- [YOUR GOAL]
Can you format the data starting at the line containing "What distance would" and ending at the end of the data as a two-column CSV with the columns ask and response? Put each text and its answer in its own quoted field, with line breaks replaced by spaces.

[Questions on scene geometry]
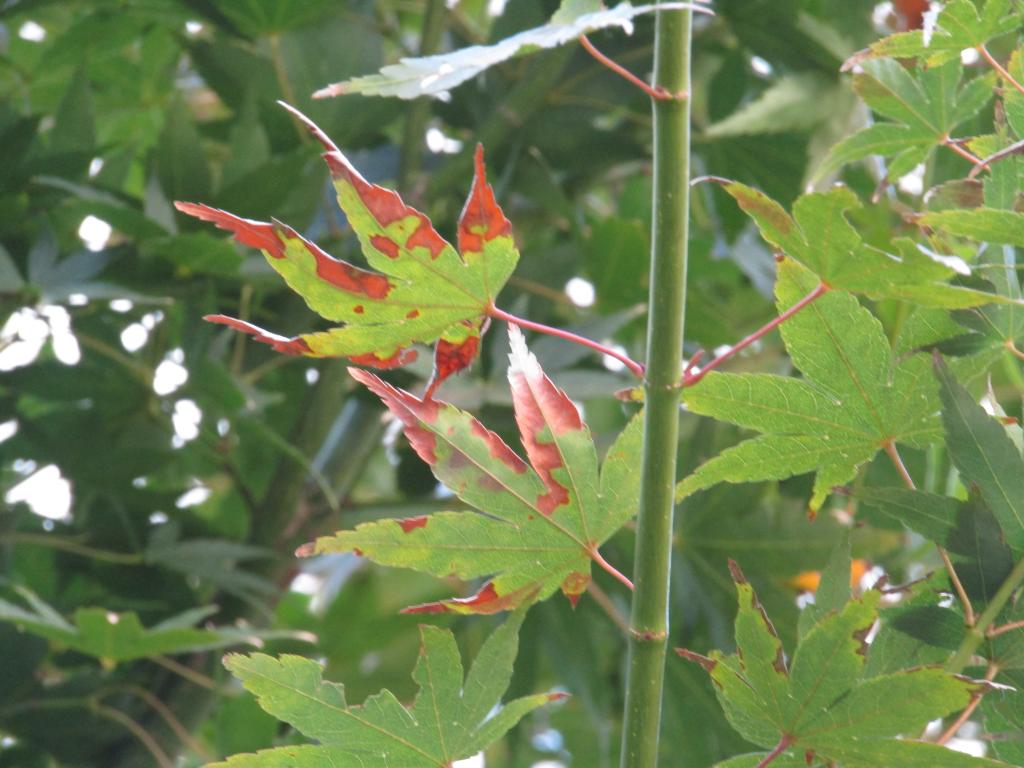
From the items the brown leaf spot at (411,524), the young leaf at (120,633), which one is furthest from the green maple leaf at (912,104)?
the young leaf at (120,633)

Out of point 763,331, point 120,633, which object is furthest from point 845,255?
point 120,633

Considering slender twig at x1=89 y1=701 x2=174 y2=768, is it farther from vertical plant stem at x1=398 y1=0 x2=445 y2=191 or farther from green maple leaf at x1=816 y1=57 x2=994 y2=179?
green maple leaf at x1=816 y1=57 x2=994 y2=179

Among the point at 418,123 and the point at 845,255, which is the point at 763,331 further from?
the point at 418,123

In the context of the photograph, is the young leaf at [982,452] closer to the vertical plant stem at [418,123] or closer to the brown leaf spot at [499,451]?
the brown leaf spot at [499,451]

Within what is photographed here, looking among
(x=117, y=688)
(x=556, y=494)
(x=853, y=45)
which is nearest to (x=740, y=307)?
(x=853, y=45)

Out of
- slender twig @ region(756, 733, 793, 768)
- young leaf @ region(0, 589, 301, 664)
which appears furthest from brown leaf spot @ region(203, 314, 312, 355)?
young leaf @ region(0, 589, 301, 664)

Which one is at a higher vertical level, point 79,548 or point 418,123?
point 418,123
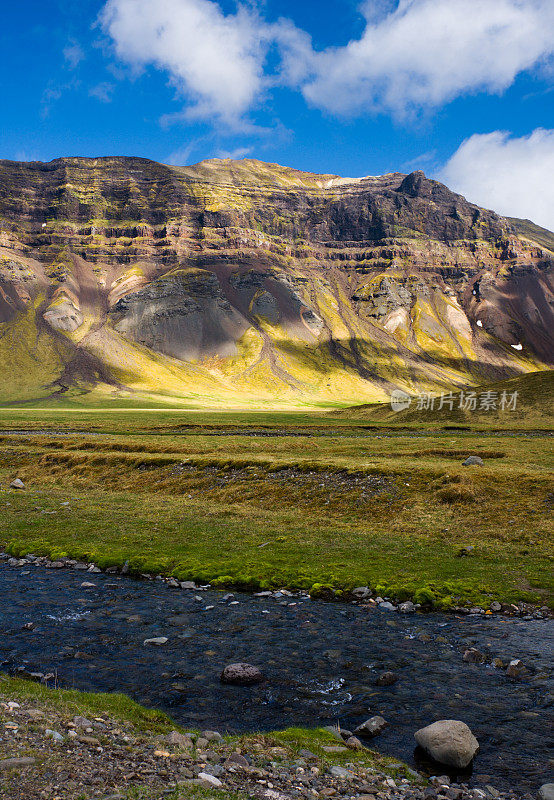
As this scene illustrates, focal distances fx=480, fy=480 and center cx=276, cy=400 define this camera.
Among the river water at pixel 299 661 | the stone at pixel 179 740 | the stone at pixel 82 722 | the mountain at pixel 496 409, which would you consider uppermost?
the mountain at pixel 496 409

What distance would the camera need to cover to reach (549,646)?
17.0 m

- [CORRECT ANSWER]
ask,response
"What distance would the camera need to cover to reach (549,646)?","17.0 m"